Rewrite the records below, replacing every occurrence of "overgrown vegetation" with "tall weeds" and leaving everything else unchanged. Omit the pictures from your version.
----- DATA TO USE -----
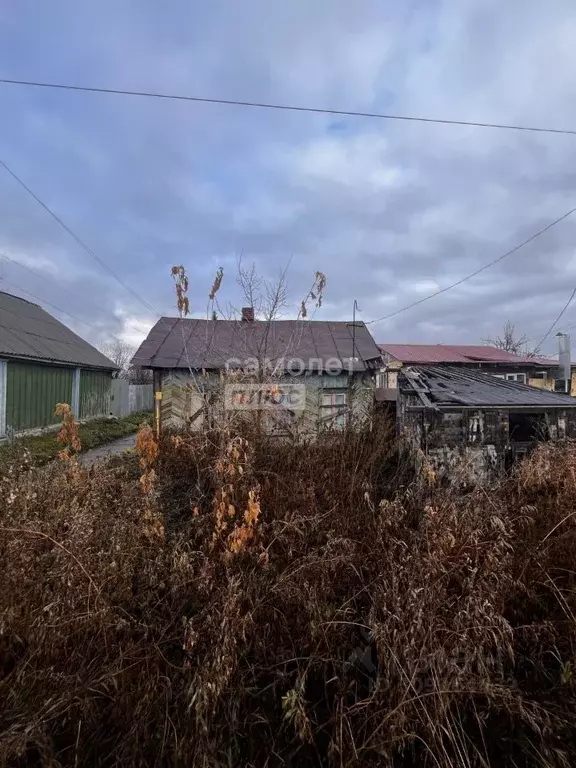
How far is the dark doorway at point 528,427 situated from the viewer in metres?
5.11

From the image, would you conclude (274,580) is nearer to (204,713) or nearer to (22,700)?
(204,713)

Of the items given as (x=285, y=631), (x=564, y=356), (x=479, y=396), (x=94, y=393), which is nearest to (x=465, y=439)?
(x=479, y=396)

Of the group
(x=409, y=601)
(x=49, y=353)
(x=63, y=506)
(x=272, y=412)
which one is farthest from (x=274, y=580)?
(x=49, y=353)

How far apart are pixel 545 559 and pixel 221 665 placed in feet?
7.50

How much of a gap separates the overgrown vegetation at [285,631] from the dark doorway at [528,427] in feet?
5.55

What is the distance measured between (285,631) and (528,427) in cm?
471

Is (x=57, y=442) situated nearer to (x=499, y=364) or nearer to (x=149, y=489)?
(x=149, y=489)

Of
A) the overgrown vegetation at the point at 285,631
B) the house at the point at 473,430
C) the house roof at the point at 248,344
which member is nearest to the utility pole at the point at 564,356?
the house roof at the point at 248,344

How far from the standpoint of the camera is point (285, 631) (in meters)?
2.45

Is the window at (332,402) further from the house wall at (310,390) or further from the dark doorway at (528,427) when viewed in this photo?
the dark doorway at (528,427)

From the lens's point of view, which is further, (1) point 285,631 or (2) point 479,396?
(2) point 479,396

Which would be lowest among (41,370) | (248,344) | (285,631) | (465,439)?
(285,631)

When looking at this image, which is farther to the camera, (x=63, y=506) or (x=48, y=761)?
(x=63, y=506)

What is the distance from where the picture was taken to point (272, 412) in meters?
5.93
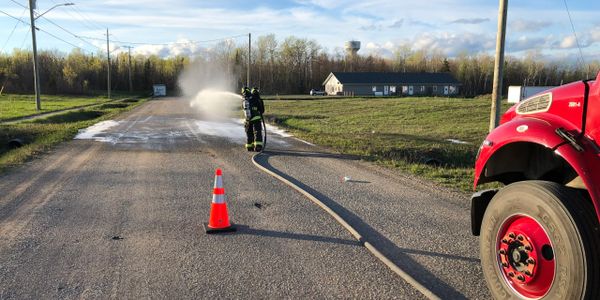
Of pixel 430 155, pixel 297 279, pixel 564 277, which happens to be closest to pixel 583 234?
pixel 564 277

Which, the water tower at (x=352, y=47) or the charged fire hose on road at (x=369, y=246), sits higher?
the water tower at (x=352, y=47)

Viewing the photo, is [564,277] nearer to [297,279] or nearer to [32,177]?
[297,279]

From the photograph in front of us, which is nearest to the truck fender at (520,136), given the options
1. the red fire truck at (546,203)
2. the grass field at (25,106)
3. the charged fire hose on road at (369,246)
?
the red fire truck at (546,203)

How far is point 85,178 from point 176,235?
4.07 metres

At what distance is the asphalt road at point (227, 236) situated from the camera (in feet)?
12.7

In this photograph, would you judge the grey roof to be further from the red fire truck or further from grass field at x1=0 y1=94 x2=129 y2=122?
the red fire truck

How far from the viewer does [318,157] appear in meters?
11.1

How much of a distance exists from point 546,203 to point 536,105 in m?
0.83

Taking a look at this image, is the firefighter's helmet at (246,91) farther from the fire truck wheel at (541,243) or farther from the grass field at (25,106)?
the grass field at (25,106)

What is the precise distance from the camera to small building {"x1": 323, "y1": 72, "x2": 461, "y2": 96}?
96.1m

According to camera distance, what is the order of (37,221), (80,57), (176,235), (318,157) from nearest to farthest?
(176,235) < (37,221) < (318,157) < (80,57)

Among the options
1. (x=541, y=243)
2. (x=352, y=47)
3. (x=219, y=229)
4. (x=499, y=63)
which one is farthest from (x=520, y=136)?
(x=352, y=47)

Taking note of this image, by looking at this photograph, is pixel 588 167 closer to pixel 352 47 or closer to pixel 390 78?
pixel 390 78

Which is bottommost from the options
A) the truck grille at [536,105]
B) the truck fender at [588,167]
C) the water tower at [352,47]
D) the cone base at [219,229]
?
the cone base at [219,229]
-----
FINAL RESULT:
How far is the dark doorway at point 528,427 situated from the viewer in metres?
5.11

From the image, would you conclude (274,580) is nearer to (204,713) or nearer to (22,700)?
(204,713)

Of the items given as (x=285, y=631), (x=564, y=356), (x=479, y=396), (x=94, y=393), which is nearest to (x=465, y=439)?
(x=479, y=396)

Of the group
(x=409, y=601)
(x=49, y=353)
(x=63, y=506)
(x=272, y=412)
which one is farthest from (x=274, y=580)?
(x=49, y=353)

How far apart are pixel 545 559 and pixel 221 665 placed in feet?
7.50

How much of a gap separates the tall weeds at [285,631] from the dark doorway at [528,427] in feet?
5.55

What is the distance measured between (285,631) and (528,427) in cm?
471

Is (x=57, y=442) situated nearer to (x=499, y=364) or nearer to (x=149, y=489)?
(x=149, y=489)

Of
A) the tall weeds at the point at 285,631
B) the house at the point at 473,430
C) the house roof at the point at 248,344
which member is nearest to the utility pole at the point at 564,356?
the house roof at the point at 248,344

How far from the standpoint of the camera is point (285, 631) (in meters)?
2.45

Is the window at (332,402) further from the house wall at (310,390) or further from the dark doorway at (528,427) when viewed in this photo?
the dark doorway at (528,427)

From the lens's point of view, which is further, (1) point 285,631 or (2) point 479,396?
(2) point 479,396

Which would be lowest among (41,370) | (248,344) | (285,631) | (465,439)?
(285,631)

When looking at this image, which is farther to the camera, (x=63, y=506) or (x=48, y=761)?
(x=63, y=506)

What is the distance from where the picture was taken to point (272, 412) in meters?
5.93
Of pixel 430 155, pixel 297 279, pixel 564 277, which happens to be closest to pixel 583 234?
pixel 564 277

Which, the water tower at (x=352, y=47) or the charged fire hose on road at (x=369, y=246), sits higher?
the water tower at (x=352, y=47)

Viewing the photo, is [564,277] nearer to [297,279] or nearer to [32,177]?
[297,279]

From the photograph in front of us, which is nearest to the truck fender at (520,136), given the options
1. the red fire truck at (546,203)
2. the grass field at (25,106)
3. the charged fire hose on road at (369,246)
?
the red fire truck at (546,203)

How far is point 85,178 from point 176,235?
4.07 metres

At what distance is the asphalt road at point (227, 236) situated from the camera (in feet)?
12.7

In this photograph, would you judge the grey roof to be further from the red fire truck or further from grass field at x1=0 y1=94 x2=129 y2=122?
the red fire truck

How far from the viewer does [318,157] appear in meters?
11.1

How much of a distance exists from point 546,203 to point 536,105 in m?
0.83

Taking a look at this image, is the firefighter's helmet at (246,91) farther from the fire truck wheel at (541,243) or farther from the grass field at (25,106)?
the grass field at (25,106)

What is the precise distance from the camera to small building {"x1": 323, "y1": 72, "x2": 461, "y2": 96}?
96.1m

According to camera distance, what is the order of (37,221), (80,57), (176,235), (318,157) from nearest to farthest?
(176,235) < (37,221) < (318,157) < (80,57)

Among the options
1. (x=541, y=243)
2. (x=352, y=47)
3. (x=219, y=229)
4. (x=499, y=63)
which one is farthest from (x=520, y=136)?
(x=352, y=47)

Taking note of this image, by looking at this photograph, is pixel 588 167 closer to pixel 352 47 or closer to pixel 390 78?
pixel 390 78

Which is bottommost from the options
A) the truck grille at [536,105]
B) the truck fender at [588,167]
C) the water tower at [352,47]
D) the cone base at [219,229]
?
the cone base at [219,229]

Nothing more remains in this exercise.